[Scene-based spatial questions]
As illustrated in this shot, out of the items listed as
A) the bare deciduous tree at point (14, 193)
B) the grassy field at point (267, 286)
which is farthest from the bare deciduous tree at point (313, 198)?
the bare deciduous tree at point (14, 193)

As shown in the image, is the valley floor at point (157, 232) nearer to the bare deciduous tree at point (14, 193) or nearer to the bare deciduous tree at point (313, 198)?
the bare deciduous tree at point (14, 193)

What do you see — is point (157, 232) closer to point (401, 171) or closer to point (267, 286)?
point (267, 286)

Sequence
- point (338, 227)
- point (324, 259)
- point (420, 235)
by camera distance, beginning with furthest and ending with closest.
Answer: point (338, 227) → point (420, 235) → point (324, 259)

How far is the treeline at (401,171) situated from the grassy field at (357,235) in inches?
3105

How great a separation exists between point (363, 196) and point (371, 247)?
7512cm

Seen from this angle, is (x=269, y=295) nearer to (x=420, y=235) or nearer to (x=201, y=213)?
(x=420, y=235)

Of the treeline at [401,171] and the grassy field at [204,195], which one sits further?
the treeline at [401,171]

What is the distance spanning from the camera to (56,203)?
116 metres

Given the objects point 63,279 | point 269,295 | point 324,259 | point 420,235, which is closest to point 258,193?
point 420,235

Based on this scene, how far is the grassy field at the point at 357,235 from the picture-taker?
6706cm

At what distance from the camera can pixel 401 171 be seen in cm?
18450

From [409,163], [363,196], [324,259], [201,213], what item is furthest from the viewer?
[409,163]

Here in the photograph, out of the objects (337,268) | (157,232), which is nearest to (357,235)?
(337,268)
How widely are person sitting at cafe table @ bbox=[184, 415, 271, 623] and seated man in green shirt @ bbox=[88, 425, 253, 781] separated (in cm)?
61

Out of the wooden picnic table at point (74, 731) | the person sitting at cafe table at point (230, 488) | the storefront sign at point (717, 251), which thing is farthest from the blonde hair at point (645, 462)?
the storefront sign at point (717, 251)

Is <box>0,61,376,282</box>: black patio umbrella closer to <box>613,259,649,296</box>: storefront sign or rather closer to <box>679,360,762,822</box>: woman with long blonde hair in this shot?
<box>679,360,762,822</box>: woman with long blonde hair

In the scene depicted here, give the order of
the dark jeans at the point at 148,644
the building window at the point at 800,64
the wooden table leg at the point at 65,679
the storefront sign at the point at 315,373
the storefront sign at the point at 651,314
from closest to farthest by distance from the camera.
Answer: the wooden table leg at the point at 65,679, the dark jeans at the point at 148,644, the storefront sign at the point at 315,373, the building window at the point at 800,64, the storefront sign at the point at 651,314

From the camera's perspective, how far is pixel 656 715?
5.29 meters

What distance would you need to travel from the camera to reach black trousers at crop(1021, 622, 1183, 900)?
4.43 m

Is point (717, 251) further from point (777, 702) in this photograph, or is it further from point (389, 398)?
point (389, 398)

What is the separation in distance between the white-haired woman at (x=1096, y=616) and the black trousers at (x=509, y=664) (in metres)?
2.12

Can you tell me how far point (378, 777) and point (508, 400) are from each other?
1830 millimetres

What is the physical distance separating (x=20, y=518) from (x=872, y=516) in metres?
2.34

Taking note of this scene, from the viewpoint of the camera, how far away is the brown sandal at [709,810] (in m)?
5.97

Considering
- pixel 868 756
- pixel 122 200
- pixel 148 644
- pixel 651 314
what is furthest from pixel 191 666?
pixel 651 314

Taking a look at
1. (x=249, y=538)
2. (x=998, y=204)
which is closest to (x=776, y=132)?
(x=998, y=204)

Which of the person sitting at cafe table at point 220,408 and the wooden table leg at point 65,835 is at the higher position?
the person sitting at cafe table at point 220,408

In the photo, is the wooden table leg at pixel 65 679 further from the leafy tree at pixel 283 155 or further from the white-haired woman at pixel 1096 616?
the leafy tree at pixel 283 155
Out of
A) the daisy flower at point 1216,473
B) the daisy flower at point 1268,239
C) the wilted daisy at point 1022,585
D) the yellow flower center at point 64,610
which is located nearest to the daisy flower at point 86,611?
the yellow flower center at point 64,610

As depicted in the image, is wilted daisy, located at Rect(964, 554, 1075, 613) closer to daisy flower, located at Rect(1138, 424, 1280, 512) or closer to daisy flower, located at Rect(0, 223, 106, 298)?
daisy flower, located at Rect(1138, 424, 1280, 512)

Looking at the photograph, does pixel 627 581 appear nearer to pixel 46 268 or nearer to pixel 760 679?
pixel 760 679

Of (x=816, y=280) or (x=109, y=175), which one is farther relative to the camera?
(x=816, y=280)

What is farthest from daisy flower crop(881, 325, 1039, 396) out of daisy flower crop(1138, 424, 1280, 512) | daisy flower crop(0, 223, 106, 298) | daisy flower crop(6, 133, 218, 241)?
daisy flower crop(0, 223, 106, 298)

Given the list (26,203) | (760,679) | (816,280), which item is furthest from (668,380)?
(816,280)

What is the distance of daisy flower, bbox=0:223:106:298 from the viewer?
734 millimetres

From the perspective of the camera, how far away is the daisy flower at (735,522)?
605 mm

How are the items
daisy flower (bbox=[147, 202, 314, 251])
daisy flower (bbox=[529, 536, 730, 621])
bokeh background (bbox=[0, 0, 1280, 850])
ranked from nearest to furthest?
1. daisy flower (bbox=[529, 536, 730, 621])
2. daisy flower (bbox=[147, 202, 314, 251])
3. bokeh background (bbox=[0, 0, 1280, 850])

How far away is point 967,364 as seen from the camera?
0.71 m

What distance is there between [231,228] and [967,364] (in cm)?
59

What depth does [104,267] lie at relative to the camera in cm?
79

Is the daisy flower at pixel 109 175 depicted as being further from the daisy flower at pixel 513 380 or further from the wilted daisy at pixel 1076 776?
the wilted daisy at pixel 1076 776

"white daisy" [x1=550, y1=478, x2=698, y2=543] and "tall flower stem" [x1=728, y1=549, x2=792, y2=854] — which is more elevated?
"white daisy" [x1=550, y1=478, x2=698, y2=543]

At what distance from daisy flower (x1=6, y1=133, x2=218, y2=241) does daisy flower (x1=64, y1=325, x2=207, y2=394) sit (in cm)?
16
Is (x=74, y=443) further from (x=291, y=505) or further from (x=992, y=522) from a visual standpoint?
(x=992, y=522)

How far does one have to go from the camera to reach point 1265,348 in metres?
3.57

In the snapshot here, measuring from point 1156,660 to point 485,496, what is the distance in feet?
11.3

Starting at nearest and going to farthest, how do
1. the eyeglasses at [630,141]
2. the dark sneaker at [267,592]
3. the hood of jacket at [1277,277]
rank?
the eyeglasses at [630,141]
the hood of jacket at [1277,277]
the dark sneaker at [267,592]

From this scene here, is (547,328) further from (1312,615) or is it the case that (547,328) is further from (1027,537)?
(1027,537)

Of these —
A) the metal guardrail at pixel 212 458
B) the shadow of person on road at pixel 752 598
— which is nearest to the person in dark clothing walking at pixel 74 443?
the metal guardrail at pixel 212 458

> **Do this**: Reproduce all of the records, replacing each occurrence of "grassy field" with "meadow" and leaving everything else unchanged.

> **Task output**:
As illustrated in this shot, out of the items listed as
A) the bare deciduous tree at point (14, 193)
B) the meadow at point (267, 286)
which is farthest from the bare deciduous tree at point (313, 198)?
the bare deciduous tree at point (14, 193)

As shown in the image, is the valley floor at point (157, 232) nearer to the bare deciduous tree at point (14, 193) or nearer to the bare deciduous tree at point (313, 198)?
the bare deciduous tree at point (14, 193)

What do you see — is point (157, 232) closer to point (401, 171) or closer to point (267, 286)?
point (267, 286)

Sequence
- point (338, 227)
- point (324, 259)
- point (420, 235)
by camera distance, beginning with furthest and ending with closest.
Answer: point (338, 227) → point (420, 235) → point (324, 259)

How far is the treeline at (401,171) situated from the meadow at (357,235) in inches?
3105

How great a separation exists between point (363, 196) and point (371, 247)?
7512cm

Seen from this angle, is (x=269, y=295) nearer to (x=420, y=235) or nearer to (x=201, y=213)?
(x=420, y=235)

Of the treeline at [401,171] and the meadow at [204,195], which one sits further?
the treeline at [401,171]

What is the distance spanning from the camera to (56,203)?
116 metres

Given the objects point 63,279 | point 269,295 | point 324,259 | point 420,235, which is closest to point 258,193?
point 420,235

Based on this scene, how far is the meadow at the point at 357,235 from the picture-taker?
6706cm

At what distance from the camera can pixel 401 171 be seen in cm?
18450

From [409,163], [363,196], [324,259], [201,213], what item is furthest from the viewer?
[409,163]

Here in the photograph, out of the objects (337,268) | (157,232), which is nearest to (357,235)?
(337,268)
How widely are person sitting at cafe table @ bbox=[184, 415, 271, 623] and seated man in green shirt @ bbox=[88, 425, 253, 781] separated (in cm)?
61

Out of the wooden picnic table at point (74, 731) | the person sitting at cafe table at point (230, 488) | the storefront sign at point (717, 251), which thing is farthest from the blonde hair at point (645, 462)?
the storefront sign at point (717, 251)

Is <box>0,61,376,282</box>: black patio umbrella closer to <box>613,259,649,296</box>: storefront sign or rather closer to <box>679,360,762,822</box>: woman with long blonde hair in this shot?
<box>679,360,762,822</box>: woman with long blonde hair

In the scene depicted here, give the order of
the dark jeans at the point at 148,644
the building window at the point at 800,64
the wooden table leg at the point at 65,679
the storefront sign at the point at 315,373
the storefront sign at the point at 651,314
from closest to farthest by distance from the camera.
Answer: the wooden table leg at the point at 65,679, the dark jeans at the point at 148,644, the storefront sign at the point at 315,373, the building window at the point at 800,64, the storefront sign at the point at 651,314

From the camera's perspective, how far is pixel 656 715?
5.29 meters

What distance would you need to travel from the camera to reach black trousers at crop(1021, 622, 1183, 900)?
4.43 m

Is point (717, 251) further from point (777, 702) in this photograph, or is it further from point (389, 398)?
point (389, 398)

What is the separation in distance between the white-haired woman at (x=1096, y=616) and the black trousers at (x=509, y=664) (in metres)?
2.12

Can you tell me how far point (378, 777) and point (508, 400) are from each other?
1830 millimetres

What is the physical distance separating (x=20, y=518) from (x=872, y=516) in metres?
2.34

Taking note of this scene, from the viewpoint of the camera, how far away is the brown sandal at [709,810] (in m)?
5.97

Considering
- pixel 868 756
- pixel 122 200
- pixel 148 644
- pixel 651 314
what is furthest from pixel 191 666?
pixel 651 314

Taking a look at
1. (x=249, y=538)
2. (x=998, y=204)
which is closest to (x=776, y=132)?
(x=998, y=204)

Which of the person sitting at cafe table at point 220,408 and the wooden table leg at point 65,835 is at the higher position?
the person sitting at cafe table at point 220,408

In the photo, is the wooden table leg at pixel 65 679 further from the leafy tree at pixel 283 155 or further from the white-haired woman at pixel 1096 616?
the leafy tree at pixel 283 155
Out of
A) the daisy flower at point 1216,473
B) the daisy flower at point 1268,239
C) the wilted daisy at point 1022,585
D) the yellow flower center at point 64,610
which is located nearest to the daisy flower at point 86,611?
the yellow flower center at point 64,610

As depicted in the image, is wilted daisy, located at Rect(964, 554, 1075, 613) closer to daisy flower, located at Rect(1138, 424, 1280, 512) or closer to daisy flower, located at Rect(0, 223, 106, 298)?
daisy flower, located at Rect(1138, 424, 1280, 512)

Looking at the photograph, does pixel 627 581 appear nearer to pixel 46 268 or nearer to pixel 760 679?
pixel 760 679

Of (x=816, y=280) or (x=109, y=175), which one is farther relative to the camera?
(x=816, y=280)

What is farthest from daisy flower crop(881, 325, 1039, 396) out of daisy flower crop(1138, 424, 1280, 512) | daisy flower crop(0, 223, 106, 298) | daisy flower crop(6, 133, 218, 241)?
daisy flower crop(0, 223, 106, 298)

Given the list (26,203) | (760,679) | (816,280), which item is furthest from (668,380)?
(816,280)

What is the distance of daisy flower, bbox=0:223:106:298 from the viewer?
734 millimetres

From the perspective of the camera, how far away is the daisy flower at (735,522)?
605 mm

How are the items
daisy flower (bbox=[147, 202, 314, 251])
daisy flower (bbox=[529, 536, 730, 621])
bokeh background (bbox=[0, 0, 1280, 850])
ranked from nearest to furthest?
1. daisy flower (bbox=[529, 536, 730, 621])
2. daisy flower (bbox=[147, 202, 314, 251])
3. bokeh background (bbox=[0, 0, 1280, 850])

How far away is point 967,364 as seen from the camera?
0.71 m

What distance is there between [231,228] and [967,364] (in cm)?
59

What depth does [104,267] lie at relative to the camera in cm?
79

Is the daisy flower at pixel 109 175 depicted as being further from the daisy flower at pixel 513 380 or further from the wilted daisy at pixel 1076 776?
the wilted daisy at pixel 1076 776

"white daisy" [x1=550, y1=478, x2=698, y2=543] and "tall flower stem" [x1=728, y1=549, x2=792, y2=854] — which is more elevated?
"white daisy" [x1=550, y1=478, x2=698, y2=543]

At what distance from daisy flower (x1=6, y1=133, x2=218, y2=241) does daisy flower (x1=64, y1=325, x2=207, y2=394) sit (in cm)?
16
Is (x=74, y=443) further from (x=291, y=505) or further from (x=992, y=522) from a visual standpoint?
(x=992, y=522)

How far does one have to go from the camera to reach point 1265,348 in metres?
3.57

In the snapshot here, measuring from point 1156,660 to point 485,496, what is the distance in feet?
11.3

Starting at nearest and going to farthest, how do
1. the eyeglasses at [630,141]
2. the dark sneaker at [267,592]
3. the hood of jacket at [1277,277]
rank?
the eyeglasses at [630,141]
the hood of jacket at [1277,277]
the dark sneaker at [267,592]

From this scene here, is (547,328) further from (1312,615) or is it the case that (547,328) is further from (1027,537)?
(1027,537)

Of these —
A) the metal guardrail at pixel 212 458
B) the shadow of person on road at pixel 752 598
— which is nearest to the person in dark clothing walking at pixel 74 443?
the metal guardrail at pixel 212 458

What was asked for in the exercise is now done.